— BEGIN —

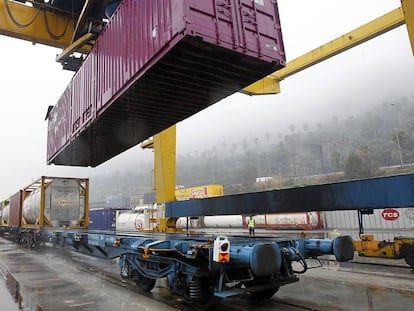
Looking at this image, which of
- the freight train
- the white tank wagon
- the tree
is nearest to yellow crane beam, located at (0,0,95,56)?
the white tank wagon

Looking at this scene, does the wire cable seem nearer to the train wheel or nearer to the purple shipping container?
the purple shipping container

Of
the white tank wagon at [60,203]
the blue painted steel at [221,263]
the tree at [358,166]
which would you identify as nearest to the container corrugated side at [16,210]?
the white tank wagon at [60,203]

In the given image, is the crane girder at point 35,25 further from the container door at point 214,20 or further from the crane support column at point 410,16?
the crane support column at point 410,16

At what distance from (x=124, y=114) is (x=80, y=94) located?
2240mm

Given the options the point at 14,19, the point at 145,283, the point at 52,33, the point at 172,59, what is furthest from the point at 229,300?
the point at 14,19

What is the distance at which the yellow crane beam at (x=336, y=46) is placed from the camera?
13.9 meters

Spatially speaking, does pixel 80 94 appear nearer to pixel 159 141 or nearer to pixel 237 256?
pixel 159 141

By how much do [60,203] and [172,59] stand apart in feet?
39.8

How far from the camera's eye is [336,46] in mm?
15617

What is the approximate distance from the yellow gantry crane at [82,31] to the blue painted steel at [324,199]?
338 cm

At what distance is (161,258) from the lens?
20.3 ft

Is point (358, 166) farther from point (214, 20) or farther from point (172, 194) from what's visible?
point (214, 20)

— END —

- _PROBLEM STATEMENT_: Please render all the records above as a numbered list, one line per item with blank lines left out. Leave the pictures out of your answer.

- _RESULT BELOW_:
1. Looking at this image, which of
2. - the freight train
3. - the white tank wagon
4. - the tree
5. is nearest to yellow crane beam, located at (0,0,95,56)?
6. the white tank wagon
7. Looking at this scene, does the wire cable seem nearer to the train wheel or nearer to the purple shipping container?
8. the purple shipping container
9. Of
10. the white tank wagon at [60,203]
11. the blue painted steel at [221,263]
12. the tree at [358,166]
13. which would you identify as nearest to the container corrugated side at [16,210]?
14. the white tank wagon at [60,203]
15. In the given image, is the crane girder at point 35,25 further from the container door at point 214,20 or further from the crane support column at point 410,16?
16. the crane support column at point 410,16
17. At what distance from (x=124, y=114) is (x=80, y=94) located?
18. 2240mm
19. Given the options the point at 14,19, the point at 145,283, the point at 52,33, the point at 172,59, what is furthest from the point at 229,300?
20. the point at 14,19
21. What is the distance at which the yellow crane beam at (x=336, y=46) is placed from the camera?
22. 13.9 meters
23. Spatially speaking, does pixel 80 94 appear nearer to pixel 159 141 or nearer to pixel 237 256?
24. pixel 159 141
25. By how much do [60,203] and [172,59] stand apart in feet?
26. 39.8
27. How far from the camera's eye is [336,46] in mm?
28. 15617
29. What is the approximate distance from the yellow gantry crane at [82,31] to the blue painted steel at [324,199]?
30. 338 cm
31. At what distance is (161,258) from the lens?
32. 20.3 ft
33. Is point (358, 166) farther from point (214, 20) or farther from point (172, 194) from what's visible?
34. point (214, 20)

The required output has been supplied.